• _INPUT FOR THIS TASK_

===

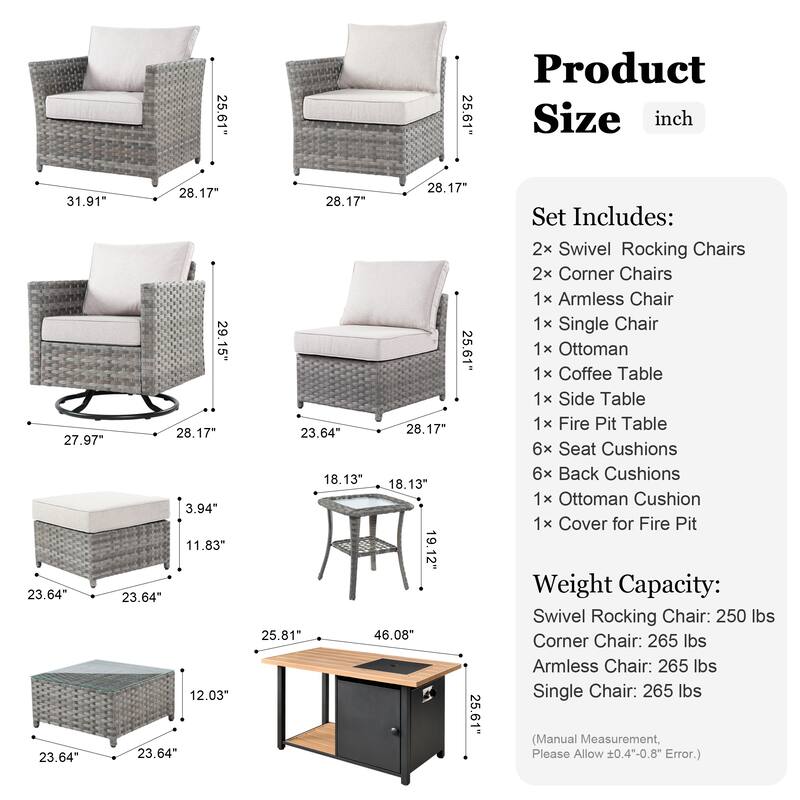 25.61"
31.91"
28.17"

25.61"
28.17"
28.17"

29.15"
27.97"
28.17"

25.61"
23.64"
28.17"

3.94"
11.83"
23.64"
23.64"

18.13"
18.13"
19.12"

12.03"
23.64"
23.64"

25.81"
46.08"
25.61"

Product Size inch

Set Includes:
2× Swivel Rocking Chairs
2× Corner Chairs
1× Armless Chair
1× Single Chair
1× Ottoman
1× Coffee Table
1× Side Table
1× Fire Pit Table
6× Seat Cushions
6× Back Cushions
1× Ottoman Cushion
1× Cover for Fire Pit

Weight Capacity:
Swivel Rocking Chair: 250 lbs
Corner Chair: 265 lbs
Armless Chair: 265 lbs
Single Chair: 265 lbs

(Manual Measurement, Please Allow ±0.4"-0.8" Error.)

===

• _TASK DIRECTIONS_
List each line of the entries that holds the string "Chairs".

• _REPLY TO THE TASK_
2× Swivel Rocking Chairs
2× Corner Chairs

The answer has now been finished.